How to Make Consistent AI Characters Across Multiple Images (Midjourney, Leonardo, Stable Diffusion, Flux)

Quick answerLock a written trait spec — the same 5-7 identity phrases repeated verbatim in every prompt — then add your tool's reference feature on top: Omni Reference (--oref) with --ow 300-400 in Midjourney v7, Character Reference at mid strength in Leonardo, a LoRA trained on 15-30 images for Stable Diffusion, and Kontext edits from one master image for Flux.

You finally roll a portrait that looks like your character — then the next generation hands you a different jaw, new hair, and eyes that changed color. Image models have no memory: every generation starts from fresh noise, and anything your prompt doesn't pin down gets re-rolled. Consistency is a two-layer problem, and most guides only teach one layer.

The first layer is prompt discipline: a fixed identity block you repeat word-for-word, never paraphrased. The second is tool features: Midjourney v7's Omni Reference, Leonardo's Character Reference, Stable Diffusion LoRAs, and Flux Kontext each anchor identity differently, with different strengths and failure modes. This guide covers both layers, side by side, so you can keep one character recognizable across a whole campaign, comic, or book.

Why does your character change in every generation?

Diffusion models don't remember your last image. Each generation samples from random noise, guided only by the text you gave it this time. Your prompt isn't a specification — it's a probability distribution. "An elf ranger with red hair" is compatible with thousands of different faces, so the model picks a different one each run.

Drift comes from three specific sources:

  • Underspecified traits. Anything you didn't state — jaw shape, skin tone, age, eye color — is a free variable the model re-rolls every time.
  • Paraphrased prompts. If you wrote "copper hair" yesterday and "auburn hair" today, the model treats those as different characters. Synonyms land in different places in the model's learned space; word-for-word repetition is what keeps you in the same region.
  • Competing signals. Style parameters, new scene elements, and other characters in the frame all pull attention away from your identity description. This is why a character who's stable in bust portraits falls apart in a busy full-body action scene.

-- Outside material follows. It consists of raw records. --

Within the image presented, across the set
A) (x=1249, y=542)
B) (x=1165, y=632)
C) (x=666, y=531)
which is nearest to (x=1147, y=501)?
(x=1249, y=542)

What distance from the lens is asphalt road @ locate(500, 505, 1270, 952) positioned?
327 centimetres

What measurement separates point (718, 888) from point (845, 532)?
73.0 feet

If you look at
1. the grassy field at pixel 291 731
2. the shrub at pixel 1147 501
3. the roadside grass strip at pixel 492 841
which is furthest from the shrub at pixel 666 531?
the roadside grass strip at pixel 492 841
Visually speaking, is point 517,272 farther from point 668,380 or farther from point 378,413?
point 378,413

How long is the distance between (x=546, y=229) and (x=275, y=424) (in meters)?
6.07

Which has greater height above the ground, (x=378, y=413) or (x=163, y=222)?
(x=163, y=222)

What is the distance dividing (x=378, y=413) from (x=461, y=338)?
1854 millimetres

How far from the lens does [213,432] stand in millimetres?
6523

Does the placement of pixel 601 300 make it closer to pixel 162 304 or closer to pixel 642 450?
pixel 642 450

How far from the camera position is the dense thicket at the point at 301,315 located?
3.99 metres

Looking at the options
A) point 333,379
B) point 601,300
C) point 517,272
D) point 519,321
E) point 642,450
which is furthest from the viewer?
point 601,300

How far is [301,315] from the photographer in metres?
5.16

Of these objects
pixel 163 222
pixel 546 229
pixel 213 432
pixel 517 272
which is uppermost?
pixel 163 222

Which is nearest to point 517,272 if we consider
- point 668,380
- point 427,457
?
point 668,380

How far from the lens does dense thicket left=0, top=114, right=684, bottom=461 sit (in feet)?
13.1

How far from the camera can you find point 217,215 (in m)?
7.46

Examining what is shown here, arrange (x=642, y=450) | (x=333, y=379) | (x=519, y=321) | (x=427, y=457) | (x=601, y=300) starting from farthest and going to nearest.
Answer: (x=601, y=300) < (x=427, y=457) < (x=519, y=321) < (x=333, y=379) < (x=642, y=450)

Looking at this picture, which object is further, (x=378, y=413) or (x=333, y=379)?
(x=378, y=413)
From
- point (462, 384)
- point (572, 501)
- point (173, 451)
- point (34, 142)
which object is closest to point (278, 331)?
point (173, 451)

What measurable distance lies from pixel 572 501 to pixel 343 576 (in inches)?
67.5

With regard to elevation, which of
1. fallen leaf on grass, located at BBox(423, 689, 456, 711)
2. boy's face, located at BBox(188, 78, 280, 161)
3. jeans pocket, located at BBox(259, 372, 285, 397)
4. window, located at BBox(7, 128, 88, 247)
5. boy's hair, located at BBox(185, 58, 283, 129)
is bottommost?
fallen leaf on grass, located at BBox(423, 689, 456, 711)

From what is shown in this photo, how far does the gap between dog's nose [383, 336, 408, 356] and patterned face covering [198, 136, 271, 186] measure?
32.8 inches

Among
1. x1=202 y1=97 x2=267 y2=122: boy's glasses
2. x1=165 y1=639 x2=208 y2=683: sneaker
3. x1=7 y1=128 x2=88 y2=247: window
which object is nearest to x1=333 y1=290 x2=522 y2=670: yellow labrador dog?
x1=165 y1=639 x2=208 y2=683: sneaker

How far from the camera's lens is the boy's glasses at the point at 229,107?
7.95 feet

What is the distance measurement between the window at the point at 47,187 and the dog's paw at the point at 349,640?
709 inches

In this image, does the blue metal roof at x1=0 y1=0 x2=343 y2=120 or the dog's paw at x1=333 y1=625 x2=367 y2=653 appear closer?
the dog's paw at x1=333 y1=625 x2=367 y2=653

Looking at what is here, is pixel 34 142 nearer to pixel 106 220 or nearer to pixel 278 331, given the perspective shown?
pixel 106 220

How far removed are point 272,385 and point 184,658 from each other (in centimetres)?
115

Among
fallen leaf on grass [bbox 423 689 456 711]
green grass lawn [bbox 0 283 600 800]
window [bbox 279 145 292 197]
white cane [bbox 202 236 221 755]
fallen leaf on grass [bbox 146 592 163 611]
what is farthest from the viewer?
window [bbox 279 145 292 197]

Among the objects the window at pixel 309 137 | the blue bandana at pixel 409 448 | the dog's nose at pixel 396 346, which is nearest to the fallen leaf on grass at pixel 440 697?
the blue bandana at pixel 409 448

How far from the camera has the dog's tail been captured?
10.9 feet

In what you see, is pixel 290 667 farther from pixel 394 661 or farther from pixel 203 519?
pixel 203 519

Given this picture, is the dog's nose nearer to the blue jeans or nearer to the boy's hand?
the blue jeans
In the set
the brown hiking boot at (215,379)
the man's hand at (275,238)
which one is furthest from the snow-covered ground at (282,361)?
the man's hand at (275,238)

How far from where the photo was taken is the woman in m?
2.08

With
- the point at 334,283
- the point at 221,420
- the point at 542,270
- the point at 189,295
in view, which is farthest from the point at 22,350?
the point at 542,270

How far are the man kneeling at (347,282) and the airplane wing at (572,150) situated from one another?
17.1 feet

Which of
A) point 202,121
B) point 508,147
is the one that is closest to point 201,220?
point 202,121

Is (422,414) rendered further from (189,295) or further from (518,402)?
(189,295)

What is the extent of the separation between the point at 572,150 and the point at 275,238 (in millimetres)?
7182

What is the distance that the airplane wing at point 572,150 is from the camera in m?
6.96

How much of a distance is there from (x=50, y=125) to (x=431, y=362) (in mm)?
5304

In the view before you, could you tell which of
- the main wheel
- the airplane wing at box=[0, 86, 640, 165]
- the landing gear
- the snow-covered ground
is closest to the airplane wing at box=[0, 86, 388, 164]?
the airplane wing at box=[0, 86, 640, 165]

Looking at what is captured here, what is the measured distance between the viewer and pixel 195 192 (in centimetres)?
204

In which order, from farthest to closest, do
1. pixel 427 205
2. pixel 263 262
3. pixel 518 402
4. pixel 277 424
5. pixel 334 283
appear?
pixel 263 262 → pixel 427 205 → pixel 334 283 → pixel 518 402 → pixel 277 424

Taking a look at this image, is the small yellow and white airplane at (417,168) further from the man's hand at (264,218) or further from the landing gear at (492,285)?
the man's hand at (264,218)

Seeds don't rescue you here. A fixed seed with an identical prompt reproduces a near-identical image — useful for testing one wording change at a time — but the moment you change the pose or background, the same seed produces a different face. Seeds lock the noise, not the identity.

Which identity anchors should you lock, and which can vary?

Pick 5-7 permanent visual anchors, write them once, and repeat them verbatim in every prompt. Lock these:

  • Face structure: one concrete phrase — "sharp angular jaw," "round face with heavy brows"
  • Skin tone: a specific color, not "dark" or "fair" — "sun-weathered light brown skin"
  • Eye color and hair color + style together: "amber eyes, copper hair in a loose side braid"
  • Age band: "mid-40s" — age is one of the first things models silently reset to mid-20s
  • One asymmetric distinguishing mark: a scar, tattoo, notched ear, or heterochromia. This is your highest-value anchor because you can verify it at a glance, and it survives style changes that soften everything else.

Everything else is a variable you're allowed to change per image: pose, expression, background, lighting, and framing. Outfits sit in between — if the outfit is the identity (a warlock's patron robes, a city guard's uniform), lock it; otherwise describe each new outfit fully while leaving the face block untouched.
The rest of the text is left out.